I’m afraid to take the chance. I’m afraid to let you see my shadow. She remains in the dark, because if she’s seen, she’s haunting and an overwhelming presence that no one wants to see. No one needs to see my shadow. So I keep her away from the daylight, hidden away in the dark, where she belongs. And when I’m alone, we speak to each other because really, she’s all I have in everything. We understand each other.. and I am her prisoner. I know the way she dances around my mind and in my heart. She flaunts her control in my face… and oh, I love the way she wraps her hands around my throat when my triggers set me off. I love how she steals my vulnerability. I love the way she locks eyes with me in the mirror. And when we do, I just know that the honesty I feel, the truth I can’t speak, the way I actually loathe her, this little shadow of mine… I just know my existence is bleak when she comes into the light. I burn away the moment she encompasses me in the dark.
I’m blinded by the dark, and you run away. It’s too much- I’m too much. I’ve always been too much.
I know you’re wondering, “what does it mean?

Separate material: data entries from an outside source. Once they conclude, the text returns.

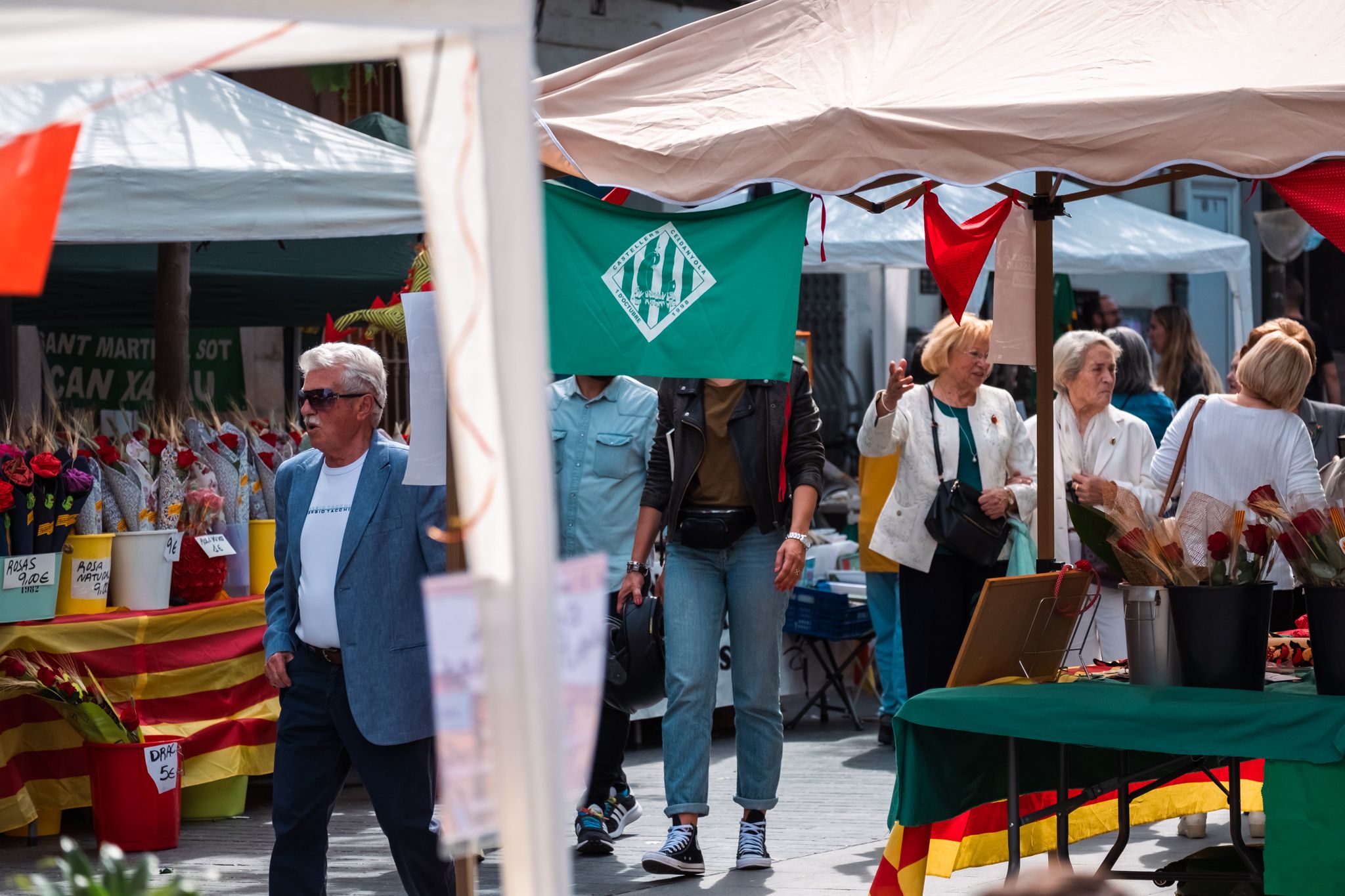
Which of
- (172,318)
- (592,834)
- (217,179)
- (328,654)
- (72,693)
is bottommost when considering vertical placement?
(592,834)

What does any of what you’re spewing actually mean?”
I don’t know how to communicate. I don’t know how to convey the absolute knotted mess in my mind into tangible thoughts that slip into a conversation easily. It’s a strange and poetic nauseating mess that I attempt to vomit out, to no avail. So I throw up on my blog instead.

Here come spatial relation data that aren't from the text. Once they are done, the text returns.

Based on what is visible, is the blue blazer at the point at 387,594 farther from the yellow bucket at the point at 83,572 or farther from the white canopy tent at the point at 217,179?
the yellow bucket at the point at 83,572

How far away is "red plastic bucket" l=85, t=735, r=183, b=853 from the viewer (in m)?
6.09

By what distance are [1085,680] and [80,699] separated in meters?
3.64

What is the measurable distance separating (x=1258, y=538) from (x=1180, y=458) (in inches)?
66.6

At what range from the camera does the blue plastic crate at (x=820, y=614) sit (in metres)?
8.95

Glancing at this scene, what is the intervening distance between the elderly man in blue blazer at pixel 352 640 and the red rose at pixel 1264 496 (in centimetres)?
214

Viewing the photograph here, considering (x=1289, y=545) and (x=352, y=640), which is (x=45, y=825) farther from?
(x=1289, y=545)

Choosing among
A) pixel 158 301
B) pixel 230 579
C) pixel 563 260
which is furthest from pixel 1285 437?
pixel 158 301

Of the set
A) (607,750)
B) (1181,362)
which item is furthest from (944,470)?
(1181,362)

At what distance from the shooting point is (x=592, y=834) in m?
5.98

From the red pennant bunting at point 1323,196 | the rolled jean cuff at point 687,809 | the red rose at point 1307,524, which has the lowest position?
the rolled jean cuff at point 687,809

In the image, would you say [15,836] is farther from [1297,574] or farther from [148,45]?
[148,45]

It’s been so long since I’ve done so, though.
If I’m being honest… I’m just holding back. I’m holding back the river in my mind, which sometime slip through the cracks that are my eyes. The truth is… I [don’t] want you to know what’s on my mind. I [don’t] want you to know these thoughts that swirl around in my brain. I [don’t] want to expose that part of myself. I’m so tired of holding it back, but it’s all I can do to not let a little of that weight slip onto you. I am strong, so I hold the weight of my shadow, I keep still and stand as tall as I can, but I’m very tired. I can’t let a few bricks slip out of my pile near you. I’ll slowly walk over to my castle of glass and throw those bricks inside and shut the door quickly. We’ll move on with the light that surrounds myself because that’s safe, bright, and everything I want to expose of myself. The castle still looms behind me, but the sun shines on me and the castle is out of sight. We both know it’s there but… it’s easier to ignore it.

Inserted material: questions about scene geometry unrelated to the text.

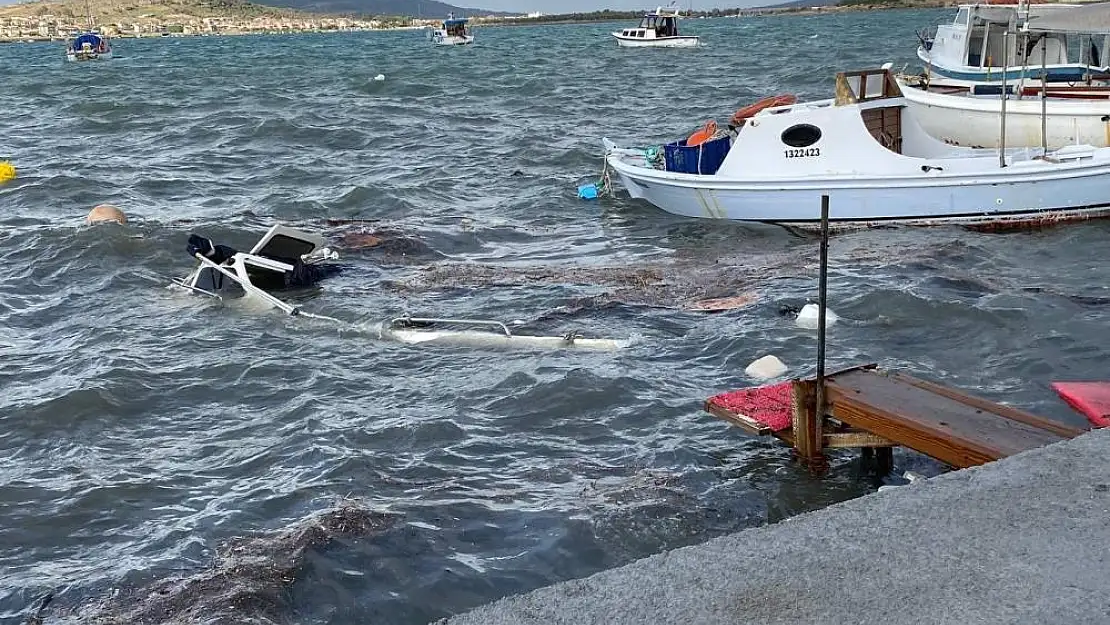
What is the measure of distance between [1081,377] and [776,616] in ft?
21.7

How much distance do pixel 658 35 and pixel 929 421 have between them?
6719 centimetres

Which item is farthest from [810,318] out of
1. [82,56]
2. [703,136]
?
[82,56]

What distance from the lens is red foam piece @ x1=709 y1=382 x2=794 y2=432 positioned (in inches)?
299

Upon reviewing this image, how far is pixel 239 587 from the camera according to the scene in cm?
663

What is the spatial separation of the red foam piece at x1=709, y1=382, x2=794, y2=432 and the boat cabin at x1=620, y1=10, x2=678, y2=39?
65.4 m

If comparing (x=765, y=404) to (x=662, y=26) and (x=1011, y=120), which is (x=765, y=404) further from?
(x=662, y=26)

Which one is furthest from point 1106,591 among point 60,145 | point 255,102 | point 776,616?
point 255,102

It’s easier to be okay, than to not be okay. It’s easier to dance around and away from my dark castle than to invite you inside. Once you go in, you won’t see me the same. And once you leave, you won’t want to go back in. You’ll see me in the light when we’re away from the castle, but you’ll never forget what you saw. You’ll keep your distance, and you’ll just want to be around me when I’m not in my castle, because it’s easier.
I don’t blame you.
So I keep my distance, to spare you the experience of listening to my dark thoughts, my unpleasant and intense emotions, my traumas, all the ugly things that make a person uncomfortable. It looks like I’m protecting myself, but honestly, I’m protecting YOU.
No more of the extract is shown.